Underneath this interface is quite the beast of a recommendation system.

Youtube employs a combination of nearest-neighbor search algorithms, deep neural networks, and matrix factorization to select recommended videos and rank them in relevancy. The first layer of their recommendation system is a candidate generation system that takes a user’s Youtube activity history and uses matrix factorization to return a few hundred videos. This first layer takes into account different aspects about the user such as their country of origin, watching habits, topics of interest and creates a list of broadly relevant videos, that is narrowed down from millions of possible videos. The second layer is a ranking system that ranks the few hundred videos by relevancy. This ranking system uses a deep neural network and logistic regression to generate a score that aims to maximize a user’s watch time.
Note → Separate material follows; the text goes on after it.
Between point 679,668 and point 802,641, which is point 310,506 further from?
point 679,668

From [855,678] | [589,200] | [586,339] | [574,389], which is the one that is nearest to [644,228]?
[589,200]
Videos are then presented to the user ranked and relevant to their tastes and desires in the moment.

Youtube then tracks the user’s behavior after generating the recommendation to tune their algorithms. Youtube records things like:

  • Which videos did the user watch?
  • How long did they watch the videos?
  • Did the user click away?
  • Did the user continue watching more videos?
  • Did the user pause the video frequently?
  • Did the user search for another video while watching a video?
  • Did the user comment on the video?
  • What did the user say in their comment?

All of this data is fed back into the neural network so it can learn how to provide better recommendations to maximize watch time.

The result of this system is a self-sustaining recommendation machine that recommends videos, records its users, and tunes its parameters to maximize watch time.

Part 3 - Recommendations

Google (and by extension, Youtube) has all the data it could ever need at its fingertips. Google has arguably created the best recommendation algorithms in the world and has extended its expertise to Youtube. There have been very few instances where I have been unable to find a video I was looking for on Youtube. The only recommendations I can really make would be features to the website rather than improvements to the recommendation engine.

That being said, it would be nice for users to be able to create their own topic tags in addition to having the algorithm recommend topics to the user. There are times when I want to explore a very niche topic, but do not want to use the search bar because it only provides the same few videos.

Allowing the user to interface more directly with the recommendation engine would be a good way to maximize customization and specification for the user.